La mayoría de los países practica la operación correctiva después del nacimiento, cuando la mayor parte del daño ha ocurrido. Para reducir el riesgo involucrado en la cirugía fetal, los científicos de la Universidad Colegio Londres (UCL) y de KU Leuven, en Bélgica, inventaron un minúsculo brazo robótico para que entre en el útero, con una invasión mínima para la madre y el bebé.

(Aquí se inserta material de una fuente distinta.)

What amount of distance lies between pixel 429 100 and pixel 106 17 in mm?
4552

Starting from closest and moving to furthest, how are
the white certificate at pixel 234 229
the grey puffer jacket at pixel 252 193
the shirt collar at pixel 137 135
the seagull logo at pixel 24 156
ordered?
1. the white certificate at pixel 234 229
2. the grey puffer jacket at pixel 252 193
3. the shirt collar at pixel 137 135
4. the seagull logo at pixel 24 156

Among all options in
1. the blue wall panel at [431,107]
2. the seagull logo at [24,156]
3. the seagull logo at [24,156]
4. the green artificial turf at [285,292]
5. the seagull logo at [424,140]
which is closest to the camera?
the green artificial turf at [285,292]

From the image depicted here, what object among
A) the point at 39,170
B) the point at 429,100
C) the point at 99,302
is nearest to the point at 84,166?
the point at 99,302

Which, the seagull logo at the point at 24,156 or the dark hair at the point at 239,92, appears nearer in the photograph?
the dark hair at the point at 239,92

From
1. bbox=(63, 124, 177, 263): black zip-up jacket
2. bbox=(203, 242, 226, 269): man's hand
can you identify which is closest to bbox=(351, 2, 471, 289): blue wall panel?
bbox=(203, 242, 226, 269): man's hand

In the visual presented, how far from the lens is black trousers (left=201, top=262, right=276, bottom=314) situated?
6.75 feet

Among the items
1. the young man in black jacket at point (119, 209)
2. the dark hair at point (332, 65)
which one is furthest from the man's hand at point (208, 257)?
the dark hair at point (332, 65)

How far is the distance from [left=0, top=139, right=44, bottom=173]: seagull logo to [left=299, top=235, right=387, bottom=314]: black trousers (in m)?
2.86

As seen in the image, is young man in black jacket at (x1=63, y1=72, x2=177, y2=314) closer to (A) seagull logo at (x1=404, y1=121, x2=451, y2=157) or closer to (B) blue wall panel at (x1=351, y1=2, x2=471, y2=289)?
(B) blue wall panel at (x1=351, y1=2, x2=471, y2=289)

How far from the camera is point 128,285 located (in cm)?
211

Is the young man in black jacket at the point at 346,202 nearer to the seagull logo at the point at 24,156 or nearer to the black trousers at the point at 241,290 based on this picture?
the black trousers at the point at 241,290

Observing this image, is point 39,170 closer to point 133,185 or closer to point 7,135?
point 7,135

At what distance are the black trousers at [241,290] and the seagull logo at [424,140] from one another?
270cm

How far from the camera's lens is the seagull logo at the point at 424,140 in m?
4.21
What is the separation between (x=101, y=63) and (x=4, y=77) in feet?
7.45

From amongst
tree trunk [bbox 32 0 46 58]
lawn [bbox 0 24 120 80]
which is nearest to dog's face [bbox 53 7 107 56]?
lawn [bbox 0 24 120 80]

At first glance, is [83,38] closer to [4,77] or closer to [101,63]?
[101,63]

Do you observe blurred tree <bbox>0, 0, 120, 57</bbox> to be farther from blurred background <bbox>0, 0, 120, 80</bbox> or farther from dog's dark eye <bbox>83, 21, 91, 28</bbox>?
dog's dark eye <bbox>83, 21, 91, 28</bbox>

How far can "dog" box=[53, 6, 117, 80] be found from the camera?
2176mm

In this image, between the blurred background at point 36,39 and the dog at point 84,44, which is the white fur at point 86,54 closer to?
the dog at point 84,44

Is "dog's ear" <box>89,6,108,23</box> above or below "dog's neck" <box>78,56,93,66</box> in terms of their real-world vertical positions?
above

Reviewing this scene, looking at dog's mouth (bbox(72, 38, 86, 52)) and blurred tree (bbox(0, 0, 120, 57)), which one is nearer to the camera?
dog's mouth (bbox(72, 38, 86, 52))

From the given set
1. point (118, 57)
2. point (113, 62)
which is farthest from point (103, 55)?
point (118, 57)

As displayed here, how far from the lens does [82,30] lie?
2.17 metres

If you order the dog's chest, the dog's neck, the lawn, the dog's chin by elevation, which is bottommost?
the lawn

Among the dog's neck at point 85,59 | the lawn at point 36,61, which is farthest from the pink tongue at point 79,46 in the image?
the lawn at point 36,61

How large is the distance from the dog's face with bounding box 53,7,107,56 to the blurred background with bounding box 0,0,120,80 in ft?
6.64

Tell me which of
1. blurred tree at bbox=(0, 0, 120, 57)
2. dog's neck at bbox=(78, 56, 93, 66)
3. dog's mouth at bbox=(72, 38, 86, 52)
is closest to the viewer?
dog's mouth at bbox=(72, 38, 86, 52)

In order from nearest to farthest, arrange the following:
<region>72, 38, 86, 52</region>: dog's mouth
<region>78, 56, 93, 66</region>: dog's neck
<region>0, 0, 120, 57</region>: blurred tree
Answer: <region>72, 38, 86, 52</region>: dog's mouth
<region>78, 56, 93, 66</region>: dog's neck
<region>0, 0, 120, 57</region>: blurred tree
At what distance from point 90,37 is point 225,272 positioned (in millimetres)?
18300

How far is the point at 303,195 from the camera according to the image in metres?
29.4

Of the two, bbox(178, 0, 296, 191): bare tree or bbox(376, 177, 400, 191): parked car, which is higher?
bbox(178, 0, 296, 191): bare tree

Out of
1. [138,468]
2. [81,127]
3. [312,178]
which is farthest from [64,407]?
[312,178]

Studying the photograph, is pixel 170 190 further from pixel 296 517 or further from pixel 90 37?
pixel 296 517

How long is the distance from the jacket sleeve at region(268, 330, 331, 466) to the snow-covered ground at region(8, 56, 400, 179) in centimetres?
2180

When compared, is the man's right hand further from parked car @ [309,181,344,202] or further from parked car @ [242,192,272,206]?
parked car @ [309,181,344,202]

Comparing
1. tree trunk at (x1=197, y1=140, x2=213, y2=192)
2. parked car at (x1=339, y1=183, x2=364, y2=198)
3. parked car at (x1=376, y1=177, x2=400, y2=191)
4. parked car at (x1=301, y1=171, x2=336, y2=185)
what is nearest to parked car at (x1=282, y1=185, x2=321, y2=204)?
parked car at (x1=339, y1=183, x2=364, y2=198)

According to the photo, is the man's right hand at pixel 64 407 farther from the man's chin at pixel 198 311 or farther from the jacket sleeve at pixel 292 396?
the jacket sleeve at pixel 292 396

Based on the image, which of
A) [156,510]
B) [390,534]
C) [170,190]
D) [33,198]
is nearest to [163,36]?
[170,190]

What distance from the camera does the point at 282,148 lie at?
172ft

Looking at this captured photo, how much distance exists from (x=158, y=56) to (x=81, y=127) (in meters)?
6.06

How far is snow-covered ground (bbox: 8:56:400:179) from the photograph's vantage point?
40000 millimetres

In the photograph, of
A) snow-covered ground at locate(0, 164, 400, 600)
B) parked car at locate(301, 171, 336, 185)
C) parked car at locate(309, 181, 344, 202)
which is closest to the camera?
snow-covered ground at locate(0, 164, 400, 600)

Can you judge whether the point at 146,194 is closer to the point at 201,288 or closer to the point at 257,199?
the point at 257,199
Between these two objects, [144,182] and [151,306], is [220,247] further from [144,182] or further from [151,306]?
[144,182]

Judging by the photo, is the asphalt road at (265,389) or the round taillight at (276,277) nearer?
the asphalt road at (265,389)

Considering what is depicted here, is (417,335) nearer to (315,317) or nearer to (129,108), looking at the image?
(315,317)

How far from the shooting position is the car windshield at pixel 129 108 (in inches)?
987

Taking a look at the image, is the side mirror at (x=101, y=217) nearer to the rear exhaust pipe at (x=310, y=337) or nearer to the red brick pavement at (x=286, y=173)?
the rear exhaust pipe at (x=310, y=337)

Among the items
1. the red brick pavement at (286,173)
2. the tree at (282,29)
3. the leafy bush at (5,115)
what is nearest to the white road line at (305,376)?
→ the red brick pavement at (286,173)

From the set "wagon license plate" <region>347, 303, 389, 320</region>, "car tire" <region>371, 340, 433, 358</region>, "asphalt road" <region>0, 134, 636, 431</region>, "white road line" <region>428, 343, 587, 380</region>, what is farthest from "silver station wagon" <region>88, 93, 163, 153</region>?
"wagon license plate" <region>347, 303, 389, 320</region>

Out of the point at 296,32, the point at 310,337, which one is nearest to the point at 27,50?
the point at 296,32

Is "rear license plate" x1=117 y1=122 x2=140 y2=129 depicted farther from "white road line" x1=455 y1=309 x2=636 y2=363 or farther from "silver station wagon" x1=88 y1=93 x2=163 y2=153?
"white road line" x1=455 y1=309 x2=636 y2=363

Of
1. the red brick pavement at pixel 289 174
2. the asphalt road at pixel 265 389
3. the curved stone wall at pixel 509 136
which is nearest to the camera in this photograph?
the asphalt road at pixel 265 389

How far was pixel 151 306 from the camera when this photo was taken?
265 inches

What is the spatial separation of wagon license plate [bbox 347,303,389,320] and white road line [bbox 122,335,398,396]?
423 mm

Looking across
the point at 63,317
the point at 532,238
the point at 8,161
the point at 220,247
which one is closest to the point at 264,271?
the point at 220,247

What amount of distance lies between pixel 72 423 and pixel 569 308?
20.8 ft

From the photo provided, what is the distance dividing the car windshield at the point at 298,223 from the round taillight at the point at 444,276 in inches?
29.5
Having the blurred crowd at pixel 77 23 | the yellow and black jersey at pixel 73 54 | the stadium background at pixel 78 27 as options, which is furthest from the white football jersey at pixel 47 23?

“La mayoría de los defectos de nacimiento pueden prevenirse si podemos intervenir pronto”, aseveró el profesor Sebastien Ourselin, del Centro UCL para la Computación de Imágenes Médicas del Reino Unido y quien lidera el nuevo proyecto de investigación. “Actualmente los sistemas quirúrgicos no están disponibles y la operación a bebés en el útero está reservada para pocos de los defectos más graves, ya que los riesgos son demasiado altos”, añadió.
Tratamientos
Los robots tienen como objetivo corregir la espina bífida, pero también condiciones menos conocidas como el síndrome de transfusión gemelo a gemelo, cuando la sangre pasa de manera desigual entre fetos que comparten la misma placenta, y la obstrucción fetal del tracto urinario, en que los bebés no pueden orinar en el útero y sus vejigas se agrandan y se distienden.
Para obtener mejores resultados, la operación debe efectuarse antes de la semana 26 de gestación, a fin de prevenir daño a la médula espinal expuesta. Ourselin sugiere que se haga incluso antes.